◆ **Directions**
1 - In the MySQL notes, which configuration file on Ubuntu do you edit to change the address MySQL binds to?
2 - Extend the MySQL notes from the point where they stop.

◆ **Provided passage**
● ● ● ●

MySQL

Just a collection of MySQL stuff that I find most useful and often forget and then end up having to search to time and time again...

To Do/To Read

Installing on Ubuntu and adding a non-root user

Install mysql with root password. The installer will pop up a screen asking for the root password which you should set following usual strong password guidelines.

 sudo apt-get install mysql-server 

You can check that the install worked by seeing if the MySQL server is up and running:

$ sudo netstat -tap | grep mysql
tcp    0      0 localhost:mysql    *:*        LISTEN      7168/mysqld
                ^
                Note: by default MySQL binds to local loopback address

You should see the above if the server is running. Note that by default MySQL will only bind to localhost. For any other setup you must edit the configuration file (/etc/mysql/my.cnf on Ubuntu) to change the line "bind-address = 127.0.0.1" to bind to your host's address (or 0.0.0.0 to listen on all interfaces) and then restart the server ("sudo /etc/init.d/mysql restart").

The MySQL manual has this to say about binding to a specific address: ...If you intend to bind the server to a specific address, be sure that the mysql.user grant table contains an account with administrative privileges that you can use connect to that address. Otherwise, you will not be able to shut down the server...

If, for example, you set bind-address=0.0.0.0, running netstat would show the following.

$ sudo netstat -tap | grep mysql
tcp    0      0 *:mysql    *:*        LISTEN      7168/mysqld
                ^
                Note: the new bind address

To check if the MySQL DB is accepting remote connections you can use the following from a remote machine.

mysqladmin ping -u <your-username> -p<your-password> -h <host-ip-address>
                                     ^
                                     Note: no space between '-p' and pwd string

If it isn't then you will need to trouble shoot. If the netstat on the MySQL host is showing the server as running and bound to the correct interface, then try checking firewall rules using sudo iptables -L to list the firewall rules being enforced, but to allow access to your MySQL server through your filewall is beyond the scope of this page... I contact my sysadmin!

Now you can login to the MySQL console, on the machine hosting the database, as root (root access is only local):

$ mysql -u root -p
Enter password: password-you-chose-during-install

Create a new user for your database (NewUser in example below) that is not root. Only has access to a specific database (called A_Specfic_DB database in example below) but can access all tables in that database and do almost anything in that one database except create and drop tables and modify privalidges. Doing this so that the scripts I use to access the DB will have limited scope to do terrible damage. Might also consider not granting DELETE priviladges too.

● ● ● ●

◆ **Given information**
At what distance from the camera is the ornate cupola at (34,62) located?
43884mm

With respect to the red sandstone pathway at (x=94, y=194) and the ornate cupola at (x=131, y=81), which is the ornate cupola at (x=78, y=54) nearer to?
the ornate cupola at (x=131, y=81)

● ● ● ●

◆ **Per-task answers**
1 - /etc/mysql/my.cnf

2 -
CREATE USER 'NewUser'@'localhost' IDENTIFIED BY 'user-password';
GRANT DELETE,INSERT,SELECT,UPDATE ON A_Specific_DB . * TO 'NewUser'@'localhost';
FLUSH PRIVILEGES;

MySQL account names consist of a user name and a host name. This enables creation of accounts for users with the same name who can connect from different hosts. In the above example the DB will only accept connections made by NewUser from the local machine. To specify that NewUser can connect from anywhere we would CREATE USER 'NewUser', which is equivalent to CREATE USER 'NewUser'@'%'.

If you make any mistakes you can delete the user using the following.

DROP USER 'NewUser'@'localhost';

Or, to further debug if something goes wrong the following will be useful.

SELECT User FROM mysql.user;             /*< List all users */
SHOW GRANTS;                             /*< Show all grants for all user accounts */
SHOW GRANTS FOR CURRENT_USER();          /*< Show grants for the currently logged in user */
SHOW GRANTS FOR 'user-name'@'host-name'; /*< Show grants for a specific user account */

For example execiting the statement on line 4, once you have completed the above steps to create a user should output the following.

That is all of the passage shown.